- **Required action**
Start your answer with the line containing "phylum: Chordata" and end it with the last line of the records below, retyping every line between exactly and adding nothing.

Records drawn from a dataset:
▬▬▬

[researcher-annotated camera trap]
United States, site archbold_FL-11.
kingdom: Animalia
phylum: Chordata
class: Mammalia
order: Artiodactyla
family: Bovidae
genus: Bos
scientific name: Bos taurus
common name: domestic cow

▬▬▬

- **Exercise response**
phylum: Chordata
class: Mammalia
order: Artiodactyla
family: Bovidae
genus: Bos
scientific name: Bos taurus
common name: domestic cow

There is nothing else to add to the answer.